O levantamento aponta que a maioria das vítimas era do sexo masculino, com mais de 80 mil casos, enquanto 5.812 eram mulheres. Em relação à raça, 80.198 vítimas foram identificadas como pardas, o equivalente a 92,95% do total. Outras 2.086 eram pretas, representando 2,42%. Pessoas brancas somaram 2.641 casos, ou 3,06%. Há ainda 44 vítimas classificadas como amarelas e 1.308 sem informação de raça.
Os dados confirmam que a violência letal no estado atinge de forma desproporcional a população negra, que aparece como maioria absoluta entre os mortos.

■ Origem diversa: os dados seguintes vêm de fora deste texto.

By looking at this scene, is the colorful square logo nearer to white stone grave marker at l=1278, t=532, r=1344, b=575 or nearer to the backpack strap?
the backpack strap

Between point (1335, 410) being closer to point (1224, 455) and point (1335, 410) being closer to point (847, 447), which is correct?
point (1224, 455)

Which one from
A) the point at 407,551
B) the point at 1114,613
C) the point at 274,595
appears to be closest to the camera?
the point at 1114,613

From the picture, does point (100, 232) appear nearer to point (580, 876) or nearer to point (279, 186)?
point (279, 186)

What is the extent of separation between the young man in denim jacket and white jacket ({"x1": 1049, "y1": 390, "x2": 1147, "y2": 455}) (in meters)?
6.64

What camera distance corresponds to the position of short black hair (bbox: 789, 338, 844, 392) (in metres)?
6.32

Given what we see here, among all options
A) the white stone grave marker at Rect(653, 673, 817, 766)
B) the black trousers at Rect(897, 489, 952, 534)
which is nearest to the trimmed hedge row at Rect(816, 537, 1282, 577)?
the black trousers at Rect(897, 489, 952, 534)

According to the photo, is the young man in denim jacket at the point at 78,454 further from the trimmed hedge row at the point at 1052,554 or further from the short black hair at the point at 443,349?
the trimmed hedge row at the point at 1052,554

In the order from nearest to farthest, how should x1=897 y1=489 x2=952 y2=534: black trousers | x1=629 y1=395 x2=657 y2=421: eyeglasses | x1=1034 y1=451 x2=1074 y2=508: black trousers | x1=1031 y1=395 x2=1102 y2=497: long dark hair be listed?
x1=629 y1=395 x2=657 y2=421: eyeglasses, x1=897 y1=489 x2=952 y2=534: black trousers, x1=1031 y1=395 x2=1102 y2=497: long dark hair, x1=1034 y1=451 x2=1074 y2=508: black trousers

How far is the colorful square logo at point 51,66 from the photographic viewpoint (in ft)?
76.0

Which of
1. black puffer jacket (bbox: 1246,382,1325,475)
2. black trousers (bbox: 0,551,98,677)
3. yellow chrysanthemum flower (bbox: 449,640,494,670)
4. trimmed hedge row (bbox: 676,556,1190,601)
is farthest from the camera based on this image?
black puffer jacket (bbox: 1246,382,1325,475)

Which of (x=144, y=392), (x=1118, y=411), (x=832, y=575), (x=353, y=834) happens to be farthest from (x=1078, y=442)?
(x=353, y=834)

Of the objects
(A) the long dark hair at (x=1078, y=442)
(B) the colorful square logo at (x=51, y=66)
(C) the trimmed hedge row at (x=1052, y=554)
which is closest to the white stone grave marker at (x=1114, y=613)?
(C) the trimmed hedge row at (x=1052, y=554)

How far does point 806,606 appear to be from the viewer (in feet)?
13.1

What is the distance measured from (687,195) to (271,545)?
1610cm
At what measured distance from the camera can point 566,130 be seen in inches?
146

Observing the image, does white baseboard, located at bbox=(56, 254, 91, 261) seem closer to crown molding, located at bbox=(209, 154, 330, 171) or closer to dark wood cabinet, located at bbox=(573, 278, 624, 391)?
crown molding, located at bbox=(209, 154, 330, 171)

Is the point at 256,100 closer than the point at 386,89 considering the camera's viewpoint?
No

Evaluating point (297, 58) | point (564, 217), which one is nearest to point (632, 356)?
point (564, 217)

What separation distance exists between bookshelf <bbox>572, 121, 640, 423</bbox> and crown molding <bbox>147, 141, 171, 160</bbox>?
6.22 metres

O cenário também mobiliza familiares de vítimas, especialmente mães que perderam filhos, que cobram respostas e responsabilização diante dos casos.

Em escala nacional, os números seguem o mesmo padrão. Levantamentos recentes mostram que cerca de 77% das vítimas de homicídio no Brasil são pessoas negras, indicando que a concentração da violência letal nesse grupo não é um fenômeno isolado de um estado, mas uma realidade estrutural no país.
A desigualdade racial também se expressa no sistema prisional. Dados nacionais indicam que aproximadamente 67% da população encarcerada no Brasil é composta por pessoas negras, o que evidencia a sobrerrepresentação desse grupo nas prisões.
A combinação desses dados aponta para um cenário contínuo de violência e seletividade racial. A concentração de mortes e de encarceramento na população negra reforça a permanência de desigualdades históricas e a necessidade de respostas estruturais para enfrentar esse quadro.